Despite record surplus, Gov. Newsom wants new water, phone taxes

Gov. Gavin Newsom’s has called for a first-ever water tax and an added fee on phone bills at a time when the state is enjoying what recently departed state Legislative Analyst Mac Taylor called “extraordinary” budget health. Newsom said last week that experts now forecast a $21.5 billion budget windfall in 2019-20. Until recent years, the optics of asking the public to pay more with an overflowing budget would have seemed impossible to overcome.

Specific details have not yet emerged on Newsom’s plan, but it’s expected to be similar to a rejected 2018 proposal from state Sen. Bill Monning, D-Carmel, to tax residential customers 95 cents a month to help fund water improvements in rural farming communities in the Central Valley and throughout the state.

It would raise about $110 million to get clean water to what the McClatchy News Service estimated last year to be 360,000 people without such access. Others looking at the problem see it as much worse. Newsom said 1 million residents face health risks from their own water supplies.

Newsom emphasized what a priority the water tax would be for him on Friday by taking his cabinet on a “surprise” tour of affected Central Valley communities.
************
Instructions =
[a] Print the part of the article on Newsom's water tax that starts at the words "Gov. Gavin Newsom’s" and stops after the words "impossible to overcome.".
[b] In the article on Newsom's water tax, how much per month would residential customers have paid under the 2018 proposal from state Sen. Bill Monning?
The records come from a separate source and have no tie to the article on Newsom's water tax.
************
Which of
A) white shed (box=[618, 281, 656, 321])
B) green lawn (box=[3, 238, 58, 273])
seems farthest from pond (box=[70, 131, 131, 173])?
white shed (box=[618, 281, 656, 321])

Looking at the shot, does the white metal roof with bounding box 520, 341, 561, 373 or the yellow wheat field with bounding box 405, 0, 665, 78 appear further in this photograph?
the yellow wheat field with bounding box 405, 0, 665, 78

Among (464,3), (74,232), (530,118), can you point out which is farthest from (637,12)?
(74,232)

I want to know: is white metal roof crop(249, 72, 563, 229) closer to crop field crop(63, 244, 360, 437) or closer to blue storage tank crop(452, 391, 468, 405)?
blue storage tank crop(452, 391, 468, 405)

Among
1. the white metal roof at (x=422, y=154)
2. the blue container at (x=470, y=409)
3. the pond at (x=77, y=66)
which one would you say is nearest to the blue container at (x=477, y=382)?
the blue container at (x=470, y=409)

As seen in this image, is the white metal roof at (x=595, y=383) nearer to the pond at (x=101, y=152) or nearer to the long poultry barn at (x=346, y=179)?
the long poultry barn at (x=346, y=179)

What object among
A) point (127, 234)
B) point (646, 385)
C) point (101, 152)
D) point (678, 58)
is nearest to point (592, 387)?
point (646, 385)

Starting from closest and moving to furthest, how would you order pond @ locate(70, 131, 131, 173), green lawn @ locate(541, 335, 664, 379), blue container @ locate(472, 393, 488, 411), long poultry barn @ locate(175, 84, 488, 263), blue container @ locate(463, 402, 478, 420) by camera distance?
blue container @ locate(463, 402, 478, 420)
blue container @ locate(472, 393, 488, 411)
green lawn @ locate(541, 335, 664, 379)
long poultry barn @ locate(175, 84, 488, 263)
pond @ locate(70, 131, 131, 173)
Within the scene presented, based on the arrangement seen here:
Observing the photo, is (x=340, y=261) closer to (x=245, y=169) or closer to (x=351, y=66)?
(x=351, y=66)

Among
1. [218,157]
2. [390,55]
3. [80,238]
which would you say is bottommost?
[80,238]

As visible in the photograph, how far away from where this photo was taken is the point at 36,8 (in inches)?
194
************
Expected results =
[a]
Gov. Gavin Newsom’s has called for a first-ever water tax and an added fee on phone bills at a time when the state is enjoying what recently departed state Legislative Analyst Mac Taylor called “extraordinary” budget health. Newsom said last week that experts now forecast a $21.5 billion budget windfall in 2019-20. Until recent years, the optics of asking the public to pay more with an overflowing budget would have seemed impossible to overcome.

[b] 95 cents a month.